Find $n$ such that $n$ does not divide any integer in the set

Question

You are given a set of integers $\{a, b, c, d, e, f, g, \ldots\}$. Find the minimum $n$ that does not divide any number of the set.

This is a programming problem, but I am looking for a mathematical solution.

Answer 1

Let the set be $A = \{ n_1, \ldots, n_N \}$, where the elements $n_i$ are sorted in ascending order. Let $P(n)$ be true, if and only if $n \in \mathbb{N}$ does not divide any element of $A$. So $n>1$. The task is to find a minimal $n$ with that property $P$ true for $A$.

Each number $n_i$ uniquely factorizes into $$ n_i = p_1^{e_1} p_2^{e_2} \cdots $$ where $p_k$ is the $k$-th prime number and the exponent is a non-negative integer.

Its divisors aside from $1$ are products of its prime factors (those prime numbers with non-zero exponents) with exponents such that these do not exceed the $e_i$.

A candidate for a solution $n$ must not be a divisor for any $n_i$. So it can not be any of the occuring prime factors.

The smallest prime number $p$ not occurring is not a divisor to any $n_i$.

As Ruben pointed out, another upper bound is $n_N+1$. The set $\{ 2,4\}$ prefers $p=3<4+1=5$, the set $\{ 2,3\}$ prefers $n_2+1=4<5$.

Up to this point we can limit the solution to $$ B = \{ 2, \ldots, \min(p, n_N+1) \} $$

If there is a number $n$ smaller than $p$, which would do the job, it itself must be a product of prime numbers, each of these smaller than $p$.

So how can we combine those prime factors such to keep $P$ true?

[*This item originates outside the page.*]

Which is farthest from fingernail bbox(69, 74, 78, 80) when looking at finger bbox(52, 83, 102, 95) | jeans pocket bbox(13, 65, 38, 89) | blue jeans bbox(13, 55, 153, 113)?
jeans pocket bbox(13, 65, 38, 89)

One could try a prime factor with exponent one larger than it showed up in the $n_i$. For $\{ 2,3,6 \}$ it would give $2^{1+1}=4$ and $3^{1+1}=9$ where $4$ beats $p=5$ and $6+1=7$ as upper bounds.

A practical problem is to decide when to invest the effort determining the prime factors.

Answer 2

I don't see any nice solution. You only need to check primes and prime powers as possible answers, but that is not much of a savings. If $6$ were to not be a divisor of some number, either $2$ or $3$ is already not a divisor.

Answer 3

An trivial algorithm would be to just test for each natural number $k \geq 2$ if it divides any of the numbers in the list. This algorithm runs in ($O(m^2)$, where $m$ is the biggest number from the set), assuming that checking for divisibility takes constant time (which is not true for big enough integers). Note that $m + 1$ is always a solution, since a divisor $d$ of $n$ always satisfies $d \leq n$. $m + 1$ is the solution when the set is $\{ 2, 3, 4, ..., m - 1, m \}$. It is not true that the solution needs to be a prime (unless you require $\gcd(s, n) = 1$ for the solution $s$ and all $n$ in the set).

function answer(set S)
    for each 1 < k < m + 2
        isdivisor = false
        for each n in set S
            if k divides n
                isdivisor = true
                break (exit from inner for loop)
        if not(isdivisor) return k

In practice, it looks like the running time will depend mainly on the answer, and will be approximately linear in it.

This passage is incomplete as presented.